Talking to people close to you.

You may find that people close to you, such as any family or friends, provide you with important support. They may have wonderful qualities that go unnoticed in everyday life and which can be of great help in this time of crisis. Talking about how you feel and having a hug can help enormously. On the other hand, you may not have this support or may find it hard to talk to these people because they are grieving too. You may be experiencing different feelings at different times. You may feel they aren’t close enough, don’t understand, or are too busy. If you are having difficulty communicating with people close to you, it may help to read these pages together. This can help explain the feelings being experienced and make it easier for you to benefit from each other’s support.
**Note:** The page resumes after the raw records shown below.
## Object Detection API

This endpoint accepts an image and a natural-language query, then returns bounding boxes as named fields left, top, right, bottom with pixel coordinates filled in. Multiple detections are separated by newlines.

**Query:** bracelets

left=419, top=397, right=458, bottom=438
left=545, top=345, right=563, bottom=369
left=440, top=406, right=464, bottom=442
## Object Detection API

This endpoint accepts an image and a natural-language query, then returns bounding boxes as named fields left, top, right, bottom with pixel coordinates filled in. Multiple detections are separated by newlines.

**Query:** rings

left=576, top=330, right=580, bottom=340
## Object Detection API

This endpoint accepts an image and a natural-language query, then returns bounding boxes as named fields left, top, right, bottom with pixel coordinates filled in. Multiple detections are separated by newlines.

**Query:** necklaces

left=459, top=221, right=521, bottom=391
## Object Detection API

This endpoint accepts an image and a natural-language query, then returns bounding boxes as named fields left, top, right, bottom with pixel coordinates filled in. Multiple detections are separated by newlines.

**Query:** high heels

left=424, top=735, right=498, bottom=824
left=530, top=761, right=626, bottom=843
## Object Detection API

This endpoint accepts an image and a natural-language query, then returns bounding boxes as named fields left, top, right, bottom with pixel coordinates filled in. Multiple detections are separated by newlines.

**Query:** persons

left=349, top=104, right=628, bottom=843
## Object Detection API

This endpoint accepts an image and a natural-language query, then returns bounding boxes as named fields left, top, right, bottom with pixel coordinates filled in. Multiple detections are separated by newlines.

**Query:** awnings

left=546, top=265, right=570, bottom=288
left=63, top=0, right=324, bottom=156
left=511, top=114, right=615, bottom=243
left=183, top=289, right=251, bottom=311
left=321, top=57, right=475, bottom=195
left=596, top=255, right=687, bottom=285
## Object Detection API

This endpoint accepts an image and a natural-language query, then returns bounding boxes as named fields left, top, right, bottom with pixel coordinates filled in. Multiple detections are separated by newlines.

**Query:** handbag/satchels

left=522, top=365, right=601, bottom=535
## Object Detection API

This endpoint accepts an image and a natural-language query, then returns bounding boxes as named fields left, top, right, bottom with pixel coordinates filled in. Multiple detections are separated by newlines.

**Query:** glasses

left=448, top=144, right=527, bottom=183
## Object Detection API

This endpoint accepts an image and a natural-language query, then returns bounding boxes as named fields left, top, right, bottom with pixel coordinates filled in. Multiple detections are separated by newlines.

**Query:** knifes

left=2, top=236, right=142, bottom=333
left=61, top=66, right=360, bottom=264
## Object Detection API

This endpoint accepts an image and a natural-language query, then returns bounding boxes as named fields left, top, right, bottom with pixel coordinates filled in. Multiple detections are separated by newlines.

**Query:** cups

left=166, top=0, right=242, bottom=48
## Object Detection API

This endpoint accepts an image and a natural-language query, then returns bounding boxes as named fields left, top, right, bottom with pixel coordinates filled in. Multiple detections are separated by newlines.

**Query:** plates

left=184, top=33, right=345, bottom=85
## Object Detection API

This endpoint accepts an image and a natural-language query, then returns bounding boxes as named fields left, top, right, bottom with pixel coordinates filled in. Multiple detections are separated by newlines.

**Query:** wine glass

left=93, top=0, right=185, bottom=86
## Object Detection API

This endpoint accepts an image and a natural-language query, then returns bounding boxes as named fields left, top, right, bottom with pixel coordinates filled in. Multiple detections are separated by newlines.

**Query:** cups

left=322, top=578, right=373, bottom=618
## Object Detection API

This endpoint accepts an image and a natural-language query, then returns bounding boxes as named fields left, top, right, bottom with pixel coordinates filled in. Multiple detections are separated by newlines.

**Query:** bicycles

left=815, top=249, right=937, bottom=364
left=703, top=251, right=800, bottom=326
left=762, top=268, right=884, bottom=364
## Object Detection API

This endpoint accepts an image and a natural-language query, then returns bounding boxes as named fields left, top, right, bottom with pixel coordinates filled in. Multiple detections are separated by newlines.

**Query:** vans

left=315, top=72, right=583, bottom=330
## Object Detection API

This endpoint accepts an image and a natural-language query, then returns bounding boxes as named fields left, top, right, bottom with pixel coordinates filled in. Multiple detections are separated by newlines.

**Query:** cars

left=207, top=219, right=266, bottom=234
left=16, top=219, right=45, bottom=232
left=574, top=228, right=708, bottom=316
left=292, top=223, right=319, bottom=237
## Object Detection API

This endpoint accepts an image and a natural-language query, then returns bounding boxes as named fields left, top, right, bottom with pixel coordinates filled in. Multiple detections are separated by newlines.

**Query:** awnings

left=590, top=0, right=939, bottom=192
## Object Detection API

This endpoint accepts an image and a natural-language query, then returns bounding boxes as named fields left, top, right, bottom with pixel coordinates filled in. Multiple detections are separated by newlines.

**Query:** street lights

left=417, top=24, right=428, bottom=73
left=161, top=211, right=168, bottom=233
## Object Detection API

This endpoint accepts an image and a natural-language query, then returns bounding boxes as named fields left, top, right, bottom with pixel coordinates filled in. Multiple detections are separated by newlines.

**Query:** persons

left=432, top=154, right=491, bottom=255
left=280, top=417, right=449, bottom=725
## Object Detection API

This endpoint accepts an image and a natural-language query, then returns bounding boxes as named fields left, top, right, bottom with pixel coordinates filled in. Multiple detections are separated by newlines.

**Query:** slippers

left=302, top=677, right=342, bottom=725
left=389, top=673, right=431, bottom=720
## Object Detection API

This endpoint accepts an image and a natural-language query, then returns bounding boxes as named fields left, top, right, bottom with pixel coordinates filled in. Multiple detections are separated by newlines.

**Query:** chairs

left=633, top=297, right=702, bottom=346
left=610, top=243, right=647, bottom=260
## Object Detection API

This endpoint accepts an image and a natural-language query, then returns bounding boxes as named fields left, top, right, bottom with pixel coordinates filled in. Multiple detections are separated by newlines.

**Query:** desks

Talking to a professional.

Many people find talking to someone who is not directly involved in the incident or who is not emotionally involved is a great help. A professional listening ear, allows you to talk through your feelings around the incident and to talk about how this has impacted on you and your life. Such services are normally free and confidential.

Talking to someone who has been through something similar.

Many people find it also helps to talk to someone outside their own circle of family and friends who has been through something similar and found a way to recover and lead a full and happy life again. Call the Brake helpline on 0808 800 0401. They can put you in touch with people bereaved by road crashes or with people who have suffered the death of a particular family member such as a child, parent, partner or sibling, through our own networks or through partnership with other charities and organisations.

Talking to children.

In many ways, the needs of children are the same as the needs of adults. It is important for children to understand what has happened, and to be given opportunities to talk about it and feel supported. Ask your police contact or call the Brake helpline on 0808 800 0401 for a free Brake children’s version of this book called ‘Someone has died in a road crash’. It is suitable for all ages and contains helpful, warm pictures. You can also call Brake for national and local support services specifically for bereaved children and their families or go to their website for carers of suddenly bereaved children

Seeking professional help to aid your recovery.

Some people bereaved by road crashes find their symptoms as described in these pages begin to subside within a month or two. These people still feel grief stricken, but are no longer suffering symptoms of trauma. However, it is also normal for people bereaved in such a terrible way to find trauma symptoms or feelings of very deep sadness don't improve or get worse. In this case, it can be beneficial to seek help through your GP or privately to recover from these symptoms. It is not a sign of weakness to seek this support.

The first step is to have your needs assessed. You are suffering from symptoms from a traumatic bereavement but sometimes health professionals find it helpful to diagnose these symptoms as a condition, most commonly Post Traumatic Stress Disorder or depression resulting from a traumatic bereavement. Such diagnoses are normal and do not mean you have been labelled as mentally ill; these diagnoses are just a way of the medical profession defining your symptoms so they can try to help you appropriately.

Following such a diagnosis, the most appropriate help is most commonly a series of talk-based counselling sessions (usually eight or more), where you spend time talking with a counsellor who is qualified and experienced in helping people traumatically bereaved. The counsellor talks with you about what has happened, your symptoms, and the future. This counselling is usually a special kind called Cognitive Behavioural Therapy. Children need the same assessment and counselling as adults, and there are counsellors that specialise in helping traumatically bereaved children in particular.